Inflammation in the joints and the wear and tear on the girds are the causes of arthritis. Pain and swelling in your joints are some early signs.

The disease begins.

An estimated 1 in 5 Americans over the age of 18 has arthritis in at least one joint, according to the Arthritis Foundation. Arthritis develops when the shock-absorbing cartilage that normally cushions your bone is not able to function normally. This can be due to a wearing down of the cartilage over the years or inflammation in the joint.

The joint can swell if it is impaired. It can be difficult to walk, open jars, or do other everyday tasks if you have arthritis.

There are more than 100 different conditions of arthritis. Arthralgia is the first sign of arthritis and is the most common sign. This can feel like a burning sensation. If you have been gardening or walking up stairs, you will most likely start to experience pain after you have used the joint a lot.

Some people feel achy in the morning. People report achy feelings when it rains or the humidity changes.

Your joints may swell up as they become painful. Increased fluid in the joint causes swelling. Synovial fluid is a natural lubricant and cushion. You may have too much fluid in your joints due to arthritis. The swelling can make you feel unwell.

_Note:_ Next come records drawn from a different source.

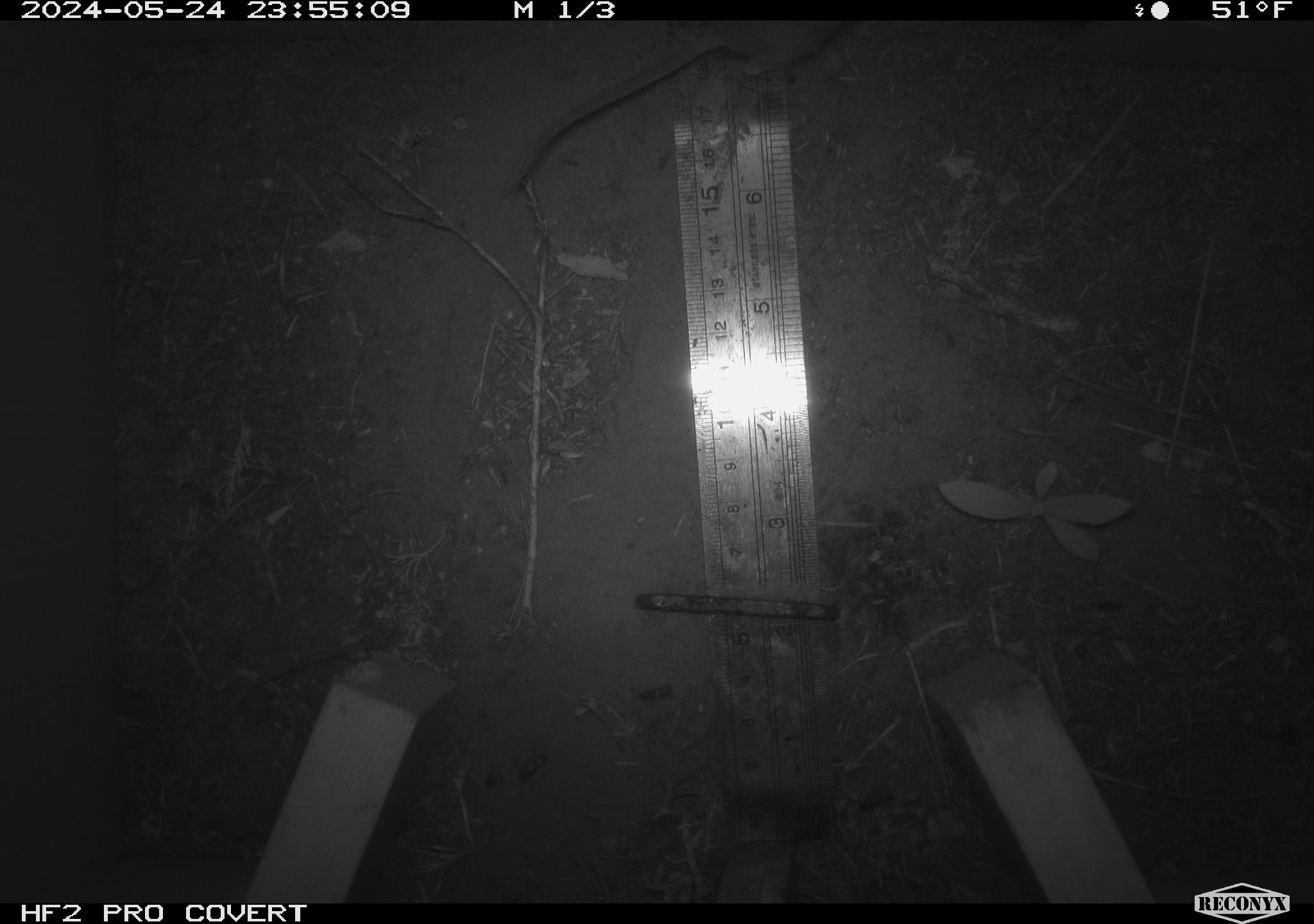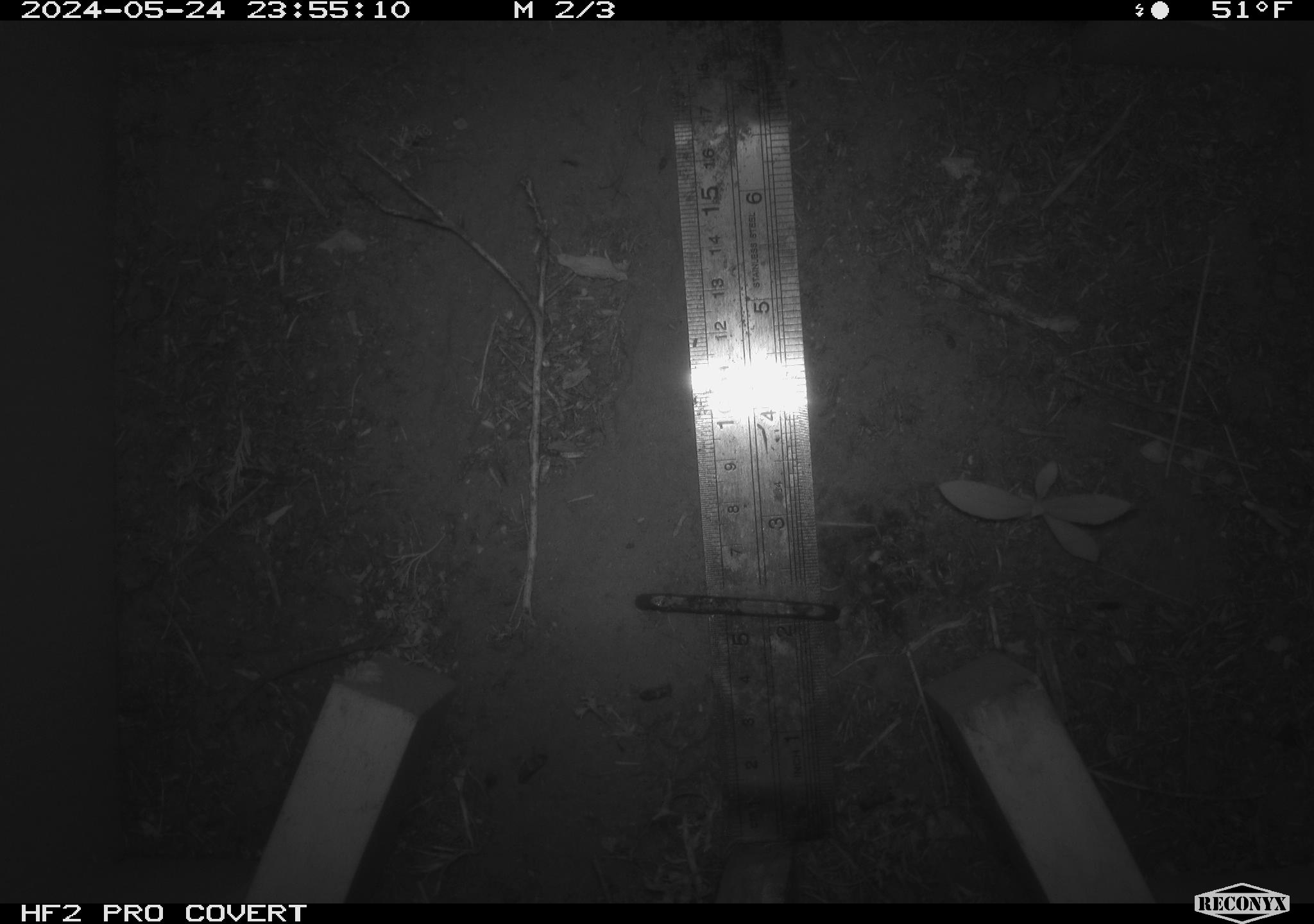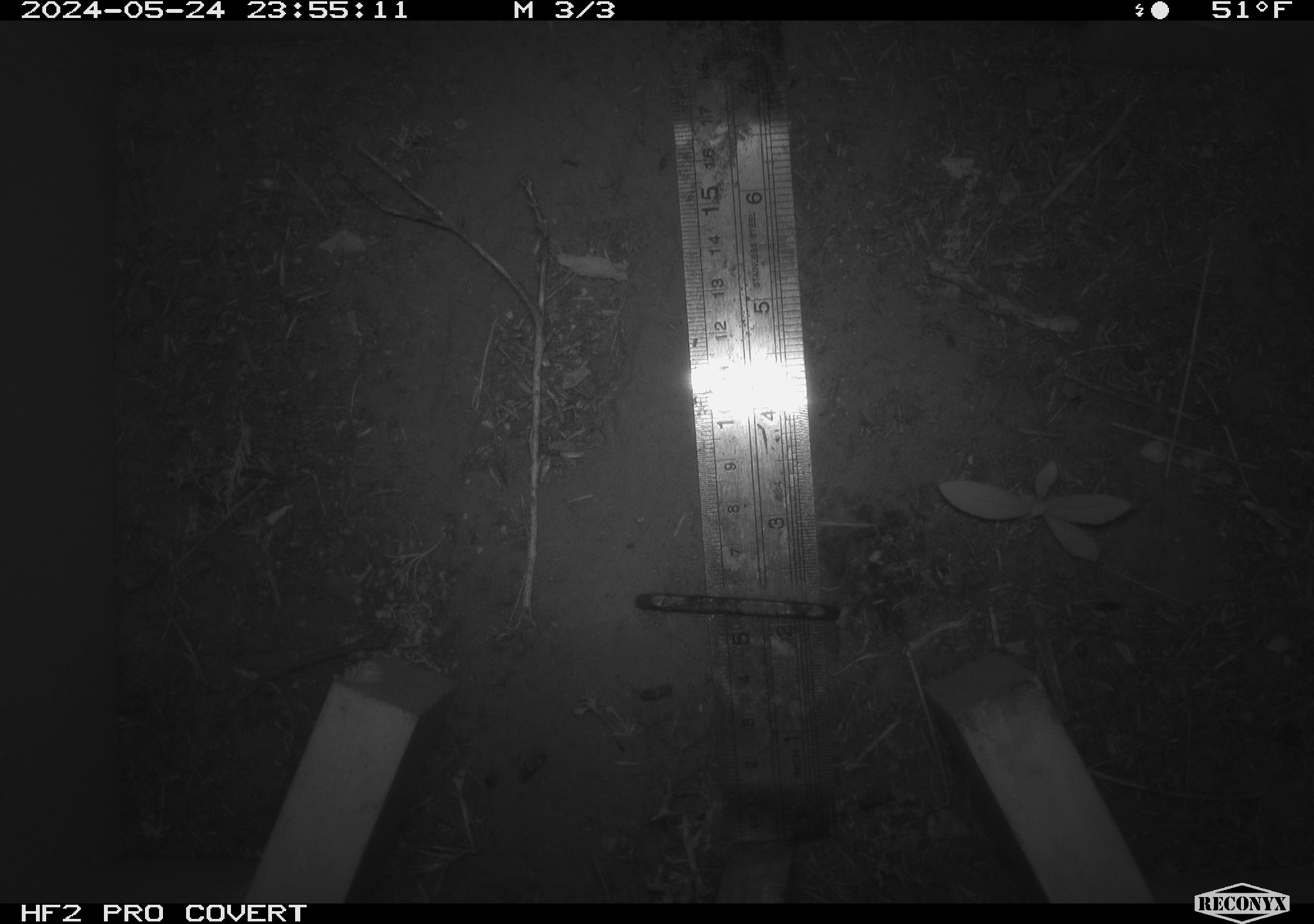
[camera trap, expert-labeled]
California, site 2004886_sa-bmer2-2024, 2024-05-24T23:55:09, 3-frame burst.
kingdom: Animalia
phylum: Chordata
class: Mammalia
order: Rodentia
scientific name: Rodentia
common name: mouse species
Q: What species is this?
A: Mouse species (Rodentia).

Osteoarthritis is a type of arthritis that usually affects larger, weight-bearing joints, such as:

  • The hips are not straight.
  • The knees.
  • Lower back.

It can affect the joints.

  • The neck is tight.
  • The fingers of the person.
  • Toes.

“Only one joint may be affected. If you haven’t used the arthritic joints in your knee for a while, they feel sore and stiff. It can take a few minutes for your joints to get moving after you wake up.”

Rheumatoid arthritis also causes pain and swelling in the joints. Usually, the small joints of the The fingers of the person. and Toes. are affected first. The most common symptom is stiffness, and it takes a long time to get the joints moving, especially in the morning.

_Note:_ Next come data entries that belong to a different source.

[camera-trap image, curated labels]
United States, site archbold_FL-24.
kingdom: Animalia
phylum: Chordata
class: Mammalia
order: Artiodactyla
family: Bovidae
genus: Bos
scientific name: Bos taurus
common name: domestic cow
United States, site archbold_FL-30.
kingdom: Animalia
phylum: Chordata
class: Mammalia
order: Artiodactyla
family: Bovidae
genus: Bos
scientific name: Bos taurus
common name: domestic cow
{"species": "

The disease is symmetrical, meaning that if your left index finger is swollen and painful, you will usually have the same symptoms in the right index finger.

Rheumatoid arthritis can affect the whole body.

Other non-joint symptoms can include:

  • The breath was very thin.
  • There is a high degree of fever.
  • There is chest pain.
  • Eye inflammation or dry eye.

Like rheumatoid arthritis, psoriatic arthritis is an autoimmune condition. That means instead of protecting your body from disease, the immune system turns against your body and attacks itself.

The condition can cause a variety of symptoms, including swollen joints, eye redness, and changes to the nails. Doctors refer to swelling of the finger or toe as “sausage-like.” This may help distinguish this condition from other types of arthritis.

Gout is a unique form of arthritis because it often attacks the large joint of the big toe. But it can also affect other joints, such as the ankle or knee. Gout flares are typically very intense pain in one joint, with redness and swelling.

People can get gout flares in the same joint or different joints. Gout flares can be prevented with medicines that relieve gout.

You may not even realize you have the condition if the symptoms come on slowly. You may feel a little tired or sore. It is important to see a doctor when you start to feel pain.

Over time, arthritis becomes a progressive disease. If you get treatment as soon as possible, you can prevent your joints from getting damaged permanently.

The Healthline FindCare tool can provide options in your area if you need help finding a primary care doctor or a rheumatologist.